Las tesis y conclusiones de este estudio se presentan como una posible lectura, pues cada uno de los filmes admite otras decodificaciones en función de los presupuestos teóricos de los que se parte, por lo tanto, no son generalizables. Su carácter provisional se debe a que forman parte de una investigación que llevo a cabo sobre el nuevo cine argentino y mexicano basada en la premisa de que el paso de lo visual a lo imaginario implica al sujeto que procesa la información visual, pero es la mirada la que define la intención y finalidad de la visión. En dicho proceso, lo real es representado por el cineasta como realidad simbolizada a través de los códigos activados en la representación cinematográfica. Por lo tanto, es el horizonte cultural y el espacio de los posibles configurado por el campo cinematográfico el que orienta, informa y le da la direccionalidad a la mirada. Desde esta posición, el sentido de un filme es el efecto de las dos caras de la misma realidad, cuya existencia arraiga cuando el discurso cinematográfico logra la complicidad con el espectador. Si la mirada del espectador constituye a la obra es porque la mirada del cineasta es, al mismo tiempo, el fruto de la historia colectiva así como la heredada del cine; sin esa necesaria correlación no habría ni novedad ni innovación. Pero la innovación supone un proyecto que encauce y guíe su búsqueda temática, estilística, genérica, en definitiva de utopías que dependen de la construcción sociocultural de la mirada de una época histórica.

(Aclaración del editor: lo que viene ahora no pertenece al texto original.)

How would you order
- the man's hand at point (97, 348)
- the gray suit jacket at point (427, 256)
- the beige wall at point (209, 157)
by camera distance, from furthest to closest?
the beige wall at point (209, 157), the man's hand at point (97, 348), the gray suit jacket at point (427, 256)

Si la historia sólo es accesible en forma textual, su abordaje pasa necesariamente por su previa construcción narrativa a través de relatos localizados espacial y temporalmente. Desde esta óptica, el análisis cinematográfico del nuevo cine argentino y mexicano me ha permitido dar cuenta de dos tipos fundamentales de historicidad: la historia hecha obra fílmica y la historia subjetivada a través de los personajes. Debido a que la analogía nunca es total, los indicios de orden cultural nos dan claves para conocer cómo los filmes representan las formas de subjetivación. Este juego de la representación —tan antiguo como el mundo— de parecerse o distanciarse de la realidad que resume la idea de mímesis y analogía descansa en la mirada que registra y recrea el acontecimiento histórico. Ello convierte a la ficción cinematográfica en un dispositivo idóneo ya que codifica lo que una época histórica, un determinado campo cinematográfico y sus agentes imaginan o pueden imaginar. Si esto es así, lo representado, lo irrepresentable, así como las formas contra hegemónicas de la representación, si las hubiera, no pueden ser sino históricas.